Вот так и вышло, что я смолчала, а потом поразмыслила и решила: пусть он говорит что хочет, а я его сохраню, этого ребенка, и плевать на все, мне уже тридцать пять, и природа вечно ждать не будет.
Мама сказала, что понимает меня. А я ей сказала, что из нее выйдет замечательная бабушка, и она ответила: еще бы! И добавила: иметь ребенка хорошо, но еще лучше, если у него будут и мать, и отец.
Вспомнив, каким странно многозначительным тоном мама произнесла эти слова, я обещала себе не бросать трубку в следующий раз, когда мне позвонит Никола.
* * *
«Роды были ужасными. У меня начался такой приступ астмы, какого в жизни еще не было. Надо мной хлопотала Софи. Она твердила не умолкая: „Бедняжка Анни! Бедняжка Анни!“ В какой-то момент ей показалось, что я не смогу разродиться сама, и она попросила мадам М. съездить за доктором. Я заметила, что та долго колебалась, перед тем как поехать. „Куда ж это она запропастилась! Неужто подведет?“ Софи была в ярости. Я никогда не видела, чтобы она так злилась на свою хозяйку.
Не помню, что было дальше: мне стало так плохо, что я потеряла сознание. Знаю только одно: когда мадам М. наконец вернулась, она была одна. Она так и не поехала за врачом. Ты понимаешь? Она предпочитала, чтобы мы оба умерли — и я, и мой ребенок, — лишь бы никто не узнал ее тайну. По ее словам, она была в церкви и молилась за нас. Вот спасибо!
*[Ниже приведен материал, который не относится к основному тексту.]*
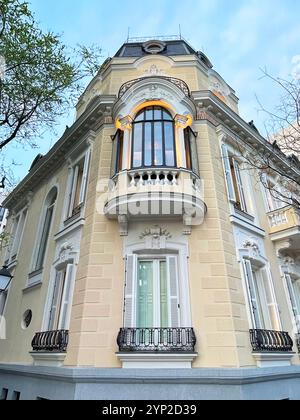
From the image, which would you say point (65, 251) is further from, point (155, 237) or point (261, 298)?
point (261, 298)

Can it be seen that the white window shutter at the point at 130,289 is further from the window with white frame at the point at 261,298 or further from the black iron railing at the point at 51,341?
the window with white frame at the point at 261,298

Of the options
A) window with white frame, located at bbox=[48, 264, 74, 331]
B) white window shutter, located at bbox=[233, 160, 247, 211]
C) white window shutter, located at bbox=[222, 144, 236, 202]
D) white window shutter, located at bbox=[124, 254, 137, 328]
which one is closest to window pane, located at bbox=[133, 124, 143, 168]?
white window shutter, located at bbox=[124, 254, 137, 328]

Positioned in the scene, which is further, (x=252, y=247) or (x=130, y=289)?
(x=252, y=247)

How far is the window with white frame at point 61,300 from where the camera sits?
7098 millimetres

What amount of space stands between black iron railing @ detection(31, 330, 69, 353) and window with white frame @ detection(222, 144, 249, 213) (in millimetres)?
5629

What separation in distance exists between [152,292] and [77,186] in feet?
16.2

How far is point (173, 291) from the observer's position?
6.67 meters

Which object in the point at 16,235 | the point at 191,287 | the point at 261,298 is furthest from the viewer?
the point at 16,235

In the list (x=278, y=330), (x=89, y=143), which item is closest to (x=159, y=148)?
(x=89, y=143)

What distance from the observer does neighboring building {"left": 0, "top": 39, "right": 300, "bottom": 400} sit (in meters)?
5.89

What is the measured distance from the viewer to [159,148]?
318 inches

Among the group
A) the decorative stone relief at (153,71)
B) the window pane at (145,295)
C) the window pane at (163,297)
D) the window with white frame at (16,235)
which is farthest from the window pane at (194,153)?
the window with white frame at (16,235)

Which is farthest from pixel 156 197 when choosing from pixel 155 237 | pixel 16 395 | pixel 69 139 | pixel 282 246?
pixel 16 395
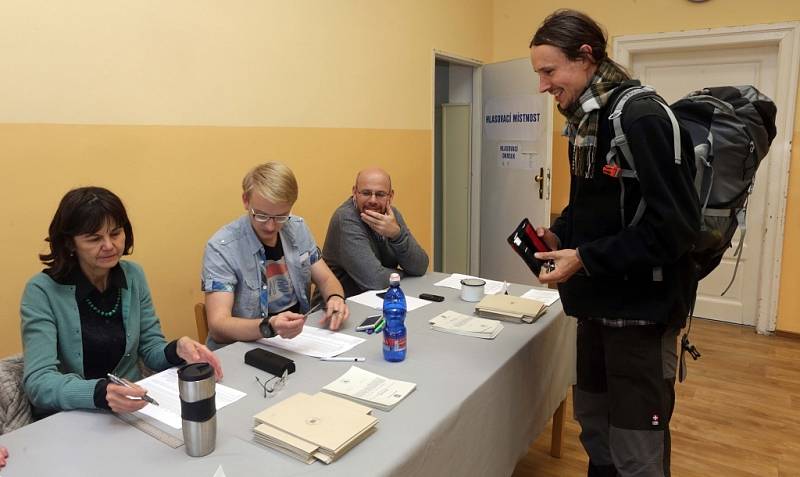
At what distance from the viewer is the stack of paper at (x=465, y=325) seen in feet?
5.99

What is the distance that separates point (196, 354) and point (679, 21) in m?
4.17

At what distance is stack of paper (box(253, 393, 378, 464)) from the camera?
44.0 inches

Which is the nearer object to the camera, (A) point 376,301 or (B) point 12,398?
(B) point 12,398

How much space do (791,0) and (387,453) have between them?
4.24 meters

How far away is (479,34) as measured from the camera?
473cm

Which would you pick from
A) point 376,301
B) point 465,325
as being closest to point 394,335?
point 465,325

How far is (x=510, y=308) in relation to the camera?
202cm

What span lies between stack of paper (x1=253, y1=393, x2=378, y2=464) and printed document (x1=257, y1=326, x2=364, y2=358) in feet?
1.19

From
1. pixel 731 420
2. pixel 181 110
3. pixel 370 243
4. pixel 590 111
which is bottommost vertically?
Answer: pixel 731 420

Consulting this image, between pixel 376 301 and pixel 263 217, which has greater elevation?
pixel 263 217

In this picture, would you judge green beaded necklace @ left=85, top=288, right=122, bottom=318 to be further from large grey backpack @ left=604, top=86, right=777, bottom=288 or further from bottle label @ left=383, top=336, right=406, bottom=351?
large grey backpack @ left=604, top=86, right=777, bottom=288

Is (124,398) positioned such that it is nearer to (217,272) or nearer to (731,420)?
(217,272)

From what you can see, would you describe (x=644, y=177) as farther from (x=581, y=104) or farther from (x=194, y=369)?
(x=194, y=369)

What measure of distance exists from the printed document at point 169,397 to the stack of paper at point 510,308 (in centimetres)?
96
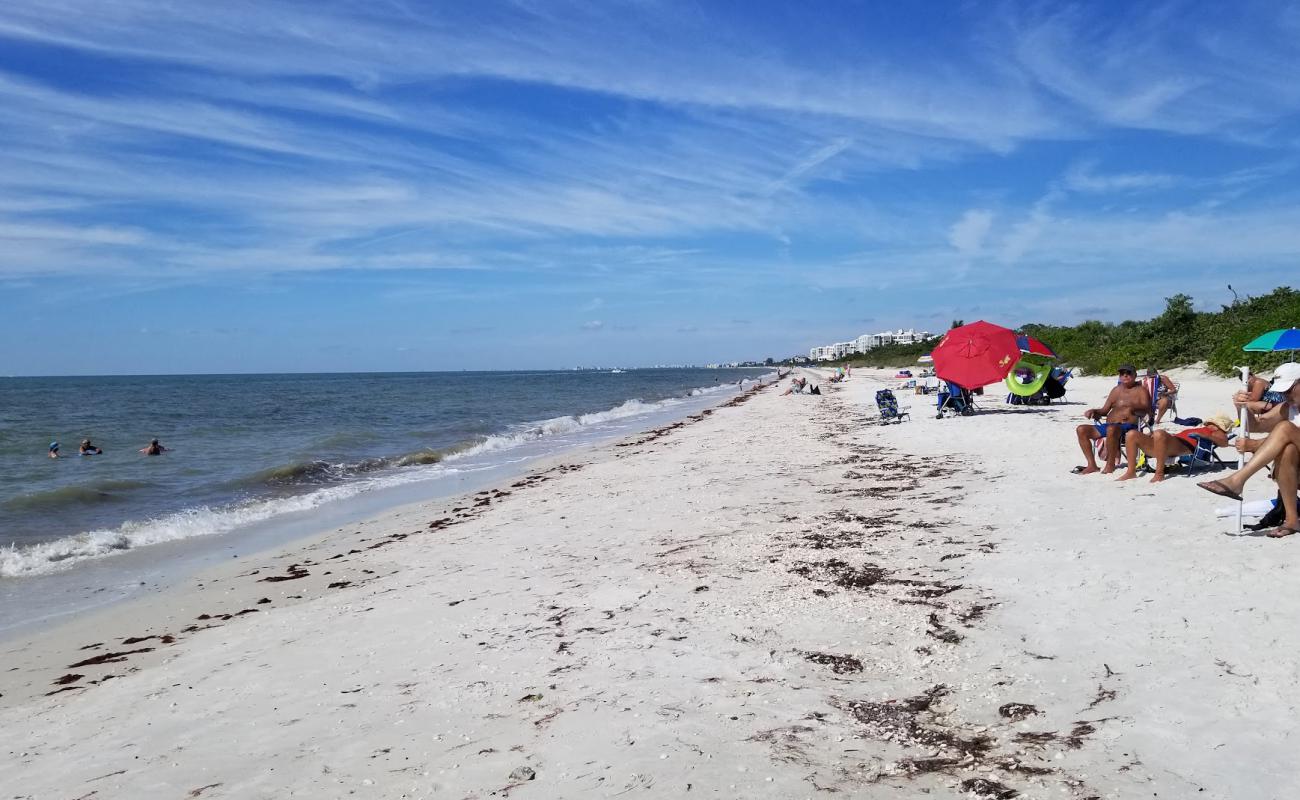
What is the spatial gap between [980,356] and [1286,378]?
34.8ft

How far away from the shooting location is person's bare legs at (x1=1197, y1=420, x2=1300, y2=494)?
233 inches

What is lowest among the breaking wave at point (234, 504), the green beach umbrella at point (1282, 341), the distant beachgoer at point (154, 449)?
the breaking wave at point (234, 504)

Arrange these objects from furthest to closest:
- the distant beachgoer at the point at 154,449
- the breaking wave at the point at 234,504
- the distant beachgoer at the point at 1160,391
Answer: the distant beachgoer at the point at 154,449
the distant beachgoer at the point at 1160,391
the breaking wave at the point at 234,504

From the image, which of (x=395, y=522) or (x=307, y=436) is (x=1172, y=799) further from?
(x=307, y=436)

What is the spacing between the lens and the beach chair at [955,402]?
19319 millimetres

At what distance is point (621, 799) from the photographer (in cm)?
325

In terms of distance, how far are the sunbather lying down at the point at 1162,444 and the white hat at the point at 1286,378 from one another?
144cm

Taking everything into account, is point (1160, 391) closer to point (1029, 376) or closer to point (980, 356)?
point (980, 356)

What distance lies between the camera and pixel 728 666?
460 centimetres

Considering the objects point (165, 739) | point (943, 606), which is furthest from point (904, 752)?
point (165, 739)

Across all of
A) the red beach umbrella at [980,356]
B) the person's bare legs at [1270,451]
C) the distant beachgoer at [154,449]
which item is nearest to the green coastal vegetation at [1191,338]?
the red beach umbrella at [980,356]

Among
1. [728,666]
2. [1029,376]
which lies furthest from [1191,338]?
[728,666]

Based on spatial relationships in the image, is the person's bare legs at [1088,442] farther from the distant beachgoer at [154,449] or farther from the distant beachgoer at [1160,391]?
the distant beachgoer at [154,449]

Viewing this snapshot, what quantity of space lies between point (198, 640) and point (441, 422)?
2890 cm
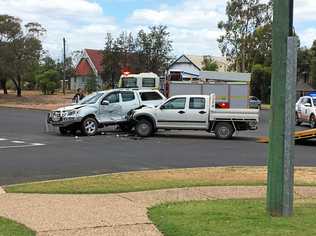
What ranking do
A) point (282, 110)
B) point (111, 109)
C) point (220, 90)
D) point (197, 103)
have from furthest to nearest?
1. point (220, 90)
2. point (111, 109)
3. point (197, 103)
4. point (282, 110)

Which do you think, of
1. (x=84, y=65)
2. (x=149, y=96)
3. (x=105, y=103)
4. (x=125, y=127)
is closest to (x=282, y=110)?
(x=105, y=103)

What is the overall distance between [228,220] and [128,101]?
1774 centimetres

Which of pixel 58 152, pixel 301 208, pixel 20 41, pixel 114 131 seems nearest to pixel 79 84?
pixel 20 41

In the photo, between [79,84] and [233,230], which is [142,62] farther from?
[233,230]

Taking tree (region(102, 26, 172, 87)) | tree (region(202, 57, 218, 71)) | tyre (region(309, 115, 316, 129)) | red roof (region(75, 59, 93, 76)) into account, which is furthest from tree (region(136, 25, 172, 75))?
red roof (region(75, 59, 93, 76))

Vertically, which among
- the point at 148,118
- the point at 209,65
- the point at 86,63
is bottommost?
the point at 148,118

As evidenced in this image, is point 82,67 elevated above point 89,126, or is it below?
above

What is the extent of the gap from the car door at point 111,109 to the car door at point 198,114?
306 centimetres

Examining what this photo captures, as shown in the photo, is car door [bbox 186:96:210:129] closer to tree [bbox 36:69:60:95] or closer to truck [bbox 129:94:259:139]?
truck [bbox 129:94:259:139]

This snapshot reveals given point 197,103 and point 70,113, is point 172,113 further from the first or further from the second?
point 70,113

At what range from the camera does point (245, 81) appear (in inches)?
1329

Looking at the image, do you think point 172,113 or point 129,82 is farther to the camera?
point 129,82

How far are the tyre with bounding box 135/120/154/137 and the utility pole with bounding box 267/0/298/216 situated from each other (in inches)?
620

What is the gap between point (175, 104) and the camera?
2347 centimetres
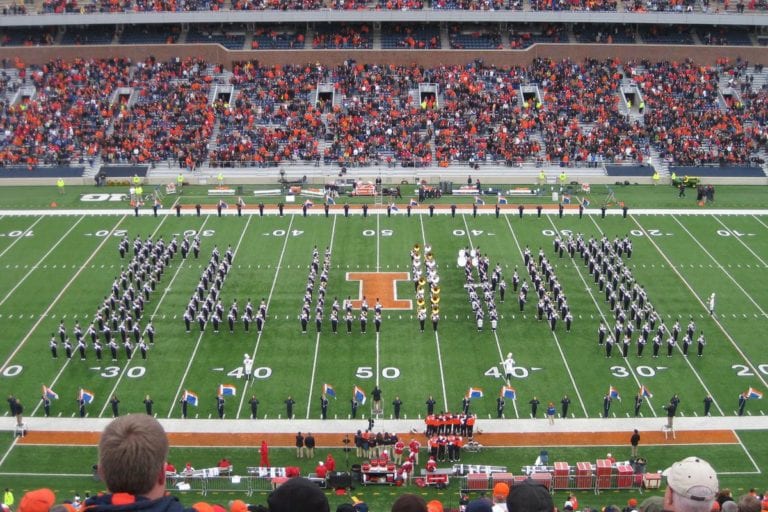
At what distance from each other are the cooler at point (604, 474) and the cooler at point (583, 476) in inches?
7.2

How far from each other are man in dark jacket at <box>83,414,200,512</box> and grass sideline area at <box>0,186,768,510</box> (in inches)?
597

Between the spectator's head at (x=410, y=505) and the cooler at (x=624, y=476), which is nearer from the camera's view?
the spectator's head at (x=410, y=505)

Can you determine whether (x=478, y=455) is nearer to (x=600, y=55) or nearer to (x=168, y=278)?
(x=168, y=278)

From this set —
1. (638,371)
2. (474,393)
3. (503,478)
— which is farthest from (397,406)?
(638,371)

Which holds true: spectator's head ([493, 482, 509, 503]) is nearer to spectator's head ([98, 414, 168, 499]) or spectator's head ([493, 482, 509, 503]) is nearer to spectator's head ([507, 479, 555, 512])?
spectator's head ([507, 479, 555, 512])

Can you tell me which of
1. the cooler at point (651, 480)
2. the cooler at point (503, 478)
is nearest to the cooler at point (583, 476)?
the cooler at point (651, 480)

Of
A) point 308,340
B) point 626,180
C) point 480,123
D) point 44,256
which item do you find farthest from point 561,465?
point 480,123

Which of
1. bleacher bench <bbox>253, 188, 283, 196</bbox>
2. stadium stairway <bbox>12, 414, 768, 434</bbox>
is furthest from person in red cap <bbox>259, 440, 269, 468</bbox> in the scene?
bleacher bench <bbox>253, 188, 283, 196</bbox>

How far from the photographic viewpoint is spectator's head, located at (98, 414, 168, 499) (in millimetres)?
4203

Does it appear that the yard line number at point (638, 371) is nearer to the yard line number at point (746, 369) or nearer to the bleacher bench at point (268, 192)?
the yard line number at point (746, 369)

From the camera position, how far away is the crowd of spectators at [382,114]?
44344 millimetres

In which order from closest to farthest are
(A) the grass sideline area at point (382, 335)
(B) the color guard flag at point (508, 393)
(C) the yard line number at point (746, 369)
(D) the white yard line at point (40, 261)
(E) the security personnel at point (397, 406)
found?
(A) the grass sideline area at point (382, 335), (E) the security personnel at point (397, 406), (B) the color guard flag at point (508, 393), (C) the yard line number at point (746, 369), (D) the white yard line at point (40, 261)

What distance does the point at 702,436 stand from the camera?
858 inches

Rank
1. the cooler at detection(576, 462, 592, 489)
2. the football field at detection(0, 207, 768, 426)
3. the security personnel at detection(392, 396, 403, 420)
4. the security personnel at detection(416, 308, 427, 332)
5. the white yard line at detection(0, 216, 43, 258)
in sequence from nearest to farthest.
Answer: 1. the cooler at detection(576, 462, 592, 489)
2. the security personnel at detection(392, 396, 403, 420)
3. the football field at detection(0, 207, 768, 426)
4. the security personnel at detection(416, 308, 427, 332)
5. the white yard line at detection(0, 216, 43, 258)
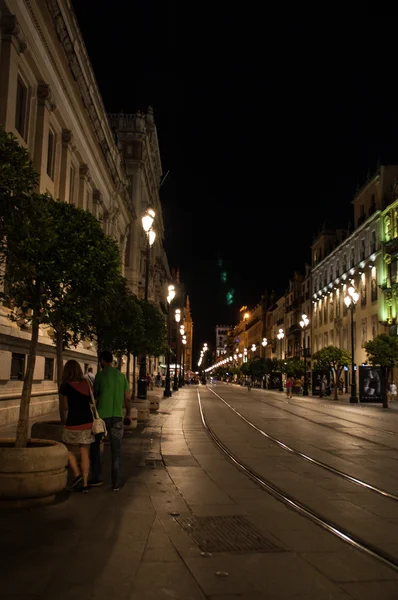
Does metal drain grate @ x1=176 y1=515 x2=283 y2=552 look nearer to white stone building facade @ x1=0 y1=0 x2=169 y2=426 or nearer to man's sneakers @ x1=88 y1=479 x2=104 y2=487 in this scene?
man's sneakers @ x1=88 y1=479 x2=104 y2=487

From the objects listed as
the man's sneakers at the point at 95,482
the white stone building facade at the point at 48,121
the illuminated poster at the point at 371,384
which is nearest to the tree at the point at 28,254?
the man's sneakers at the point at 95,482

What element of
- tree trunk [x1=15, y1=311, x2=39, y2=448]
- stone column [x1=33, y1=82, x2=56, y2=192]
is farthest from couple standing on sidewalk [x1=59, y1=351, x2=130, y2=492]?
stone column [x1=33, y1=82, x2=56, y2=192]

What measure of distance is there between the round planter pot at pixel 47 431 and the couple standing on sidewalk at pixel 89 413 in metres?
1.26

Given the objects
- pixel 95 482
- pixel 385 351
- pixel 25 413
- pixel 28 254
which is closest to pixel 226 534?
pixel 95 482

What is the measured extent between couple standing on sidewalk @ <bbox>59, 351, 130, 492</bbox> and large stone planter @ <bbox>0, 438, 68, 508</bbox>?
2.61ft

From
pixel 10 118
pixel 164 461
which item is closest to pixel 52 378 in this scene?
pixel 10 118

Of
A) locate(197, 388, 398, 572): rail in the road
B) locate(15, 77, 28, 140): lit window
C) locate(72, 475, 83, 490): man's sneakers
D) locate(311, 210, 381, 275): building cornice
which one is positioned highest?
locate(311, 210, 381, 275): building cornice

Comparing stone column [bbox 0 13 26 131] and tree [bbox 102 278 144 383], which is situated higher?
stone column [bbox 0 13 26 131]

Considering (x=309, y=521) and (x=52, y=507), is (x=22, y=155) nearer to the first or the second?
(x=52, y=507)

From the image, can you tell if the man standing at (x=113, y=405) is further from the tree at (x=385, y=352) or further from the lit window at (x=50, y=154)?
the tree at (x=385, y=352)

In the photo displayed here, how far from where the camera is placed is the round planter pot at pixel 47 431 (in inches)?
392

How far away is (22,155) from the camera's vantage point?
7488 mm

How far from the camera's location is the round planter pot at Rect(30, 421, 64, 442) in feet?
32.7

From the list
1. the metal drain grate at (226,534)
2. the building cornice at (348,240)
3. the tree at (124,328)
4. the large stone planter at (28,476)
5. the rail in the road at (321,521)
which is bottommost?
the metal drain grate at (226,534)
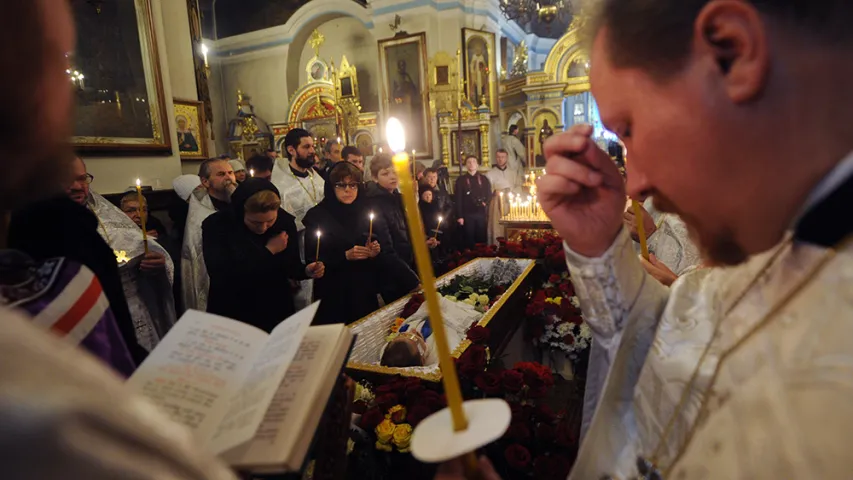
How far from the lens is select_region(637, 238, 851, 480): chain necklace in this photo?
704 mm

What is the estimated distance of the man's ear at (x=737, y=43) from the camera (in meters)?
0.61

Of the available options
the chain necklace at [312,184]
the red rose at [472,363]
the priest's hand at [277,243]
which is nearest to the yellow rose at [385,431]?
the red rose at [472,363]

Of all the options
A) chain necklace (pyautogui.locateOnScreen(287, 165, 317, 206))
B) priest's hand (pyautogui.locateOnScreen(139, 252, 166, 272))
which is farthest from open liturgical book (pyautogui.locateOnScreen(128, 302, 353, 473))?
chain necklace (pyautogui.locateOnScreen(287, 165, 317, 206))

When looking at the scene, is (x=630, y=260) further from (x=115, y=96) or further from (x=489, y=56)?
(x=489, y=56)

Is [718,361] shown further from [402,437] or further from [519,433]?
[402,437]

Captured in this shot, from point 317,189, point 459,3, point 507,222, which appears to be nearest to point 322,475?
point 317,189

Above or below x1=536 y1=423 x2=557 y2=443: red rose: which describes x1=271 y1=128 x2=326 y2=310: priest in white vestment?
above

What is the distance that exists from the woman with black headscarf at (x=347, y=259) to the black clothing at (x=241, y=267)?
2.03ft

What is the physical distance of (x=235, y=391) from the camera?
29.9 inches

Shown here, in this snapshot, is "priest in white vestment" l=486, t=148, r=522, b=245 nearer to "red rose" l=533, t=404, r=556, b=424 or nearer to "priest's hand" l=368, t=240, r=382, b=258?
"priest's hand" l=368, t=240, r=382, b=258

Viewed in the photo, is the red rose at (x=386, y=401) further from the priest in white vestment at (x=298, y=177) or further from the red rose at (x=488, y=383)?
the priest in white vestment at (x=298, y=177)

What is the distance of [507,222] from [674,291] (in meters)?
5.54

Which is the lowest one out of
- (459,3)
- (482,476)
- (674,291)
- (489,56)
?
(482,476)

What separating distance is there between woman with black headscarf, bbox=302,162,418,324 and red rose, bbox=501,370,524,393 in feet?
7.29
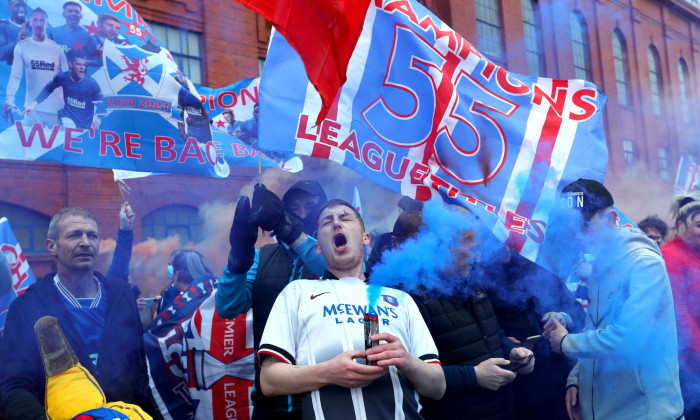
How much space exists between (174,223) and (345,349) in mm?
8864

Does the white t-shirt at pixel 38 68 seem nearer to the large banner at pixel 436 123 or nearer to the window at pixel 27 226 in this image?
the large banner at pixel 436 123

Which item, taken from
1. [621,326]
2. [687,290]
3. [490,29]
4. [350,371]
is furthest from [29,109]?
[490,29]

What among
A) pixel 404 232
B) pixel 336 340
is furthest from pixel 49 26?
pixel 336 340

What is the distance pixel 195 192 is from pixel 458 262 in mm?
8409

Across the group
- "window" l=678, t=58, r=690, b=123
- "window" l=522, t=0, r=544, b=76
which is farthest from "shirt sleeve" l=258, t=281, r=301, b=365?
"window" l=678, t=58, r=690, b=123

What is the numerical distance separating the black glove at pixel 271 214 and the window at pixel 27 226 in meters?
8.08

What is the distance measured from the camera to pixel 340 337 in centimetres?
206

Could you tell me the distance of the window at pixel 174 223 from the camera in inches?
401

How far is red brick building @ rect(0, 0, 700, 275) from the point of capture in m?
7.00

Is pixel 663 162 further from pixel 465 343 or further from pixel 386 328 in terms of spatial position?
pixel 386 328

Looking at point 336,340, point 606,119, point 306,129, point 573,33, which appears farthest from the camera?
point 606,119

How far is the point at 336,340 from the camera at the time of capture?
2061 mm

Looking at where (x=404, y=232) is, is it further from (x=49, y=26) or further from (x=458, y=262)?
(x=49, y=26)

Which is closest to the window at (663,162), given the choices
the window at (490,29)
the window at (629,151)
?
the window at (629,151)
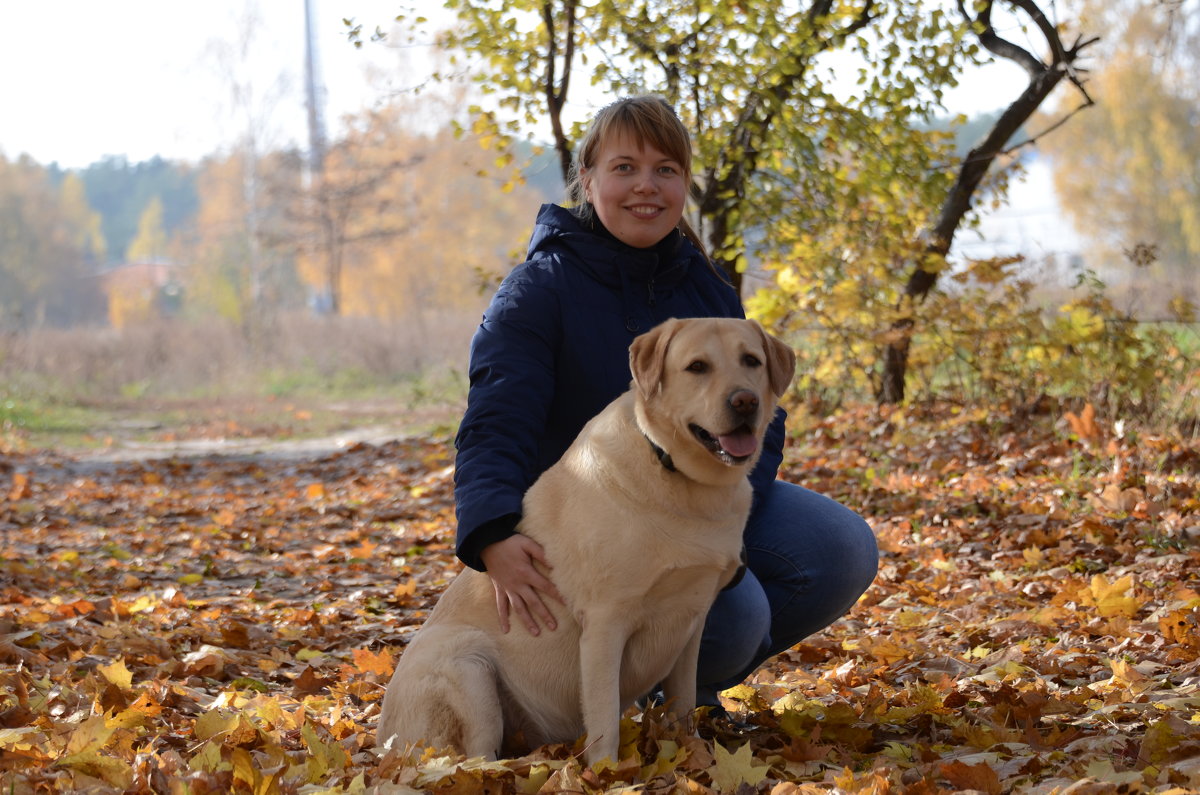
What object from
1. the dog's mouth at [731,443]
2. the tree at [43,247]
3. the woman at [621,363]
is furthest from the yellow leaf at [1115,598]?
the tree at [43,247]

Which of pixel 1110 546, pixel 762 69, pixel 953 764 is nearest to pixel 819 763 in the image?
pixel 953 764

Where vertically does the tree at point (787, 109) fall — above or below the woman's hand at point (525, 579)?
above

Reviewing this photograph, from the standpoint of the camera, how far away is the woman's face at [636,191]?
3568 millimetres

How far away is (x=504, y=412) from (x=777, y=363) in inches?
33.3

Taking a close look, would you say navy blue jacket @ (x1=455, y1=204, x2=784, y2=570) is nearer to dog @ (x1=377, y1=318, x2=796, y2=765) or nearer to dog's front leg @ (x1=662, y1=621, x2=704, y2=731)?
dog @ (x1=377, y1=318, x2=796, y2=765)

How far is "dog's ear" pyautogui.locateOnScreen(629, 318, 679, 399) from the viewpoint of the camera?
3.03 meters

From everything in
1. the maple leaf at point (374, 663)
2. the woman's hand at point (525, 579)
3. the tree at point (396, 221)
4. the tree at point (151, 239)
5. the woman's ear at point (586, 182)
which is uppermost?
the tree at point (151, 239)

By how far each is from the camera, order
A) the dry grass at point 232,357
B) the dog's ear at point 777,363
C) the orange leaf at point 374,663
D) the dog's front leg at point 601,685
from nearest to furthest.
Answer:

Я потеряла много крови. Софи падала с ног от усталости, она провела возле меня долгие часы и не отошла даже после рождения Луизы. Она опасалась за мою жизнь не в интересах своей хозяйки, ее волновала просто моя жизнь, вот и все. Позже она сказала мне, что никогда не простила бы себе, если бы со мной случилась беда.
А мне стало страшно. До меня наконец дошло, что мадам М. способна на все. Если у нее хватило духу бросить меня, почти умирающую, без помощи, то она вполне может убить меня, особенно теперь, когда Луиза уже родилась. Даже сейчас я думаю, что, не будь при нас Софи, она бы сделала это. Софи увещевала меня: да ты с ума сошла, что ты выдумываешь, у моей хозяйки никогда рука не поднимется на такое. Но и в ее глазах я прочитала сомнение: она не вполне верила собственным словам. Перед тем как выйти из комнаты, она нагнулась ко мне и, притворившись, что поправляет подушку, шепнула: „Не бойся, я не подпущу мадам к твоей еде“.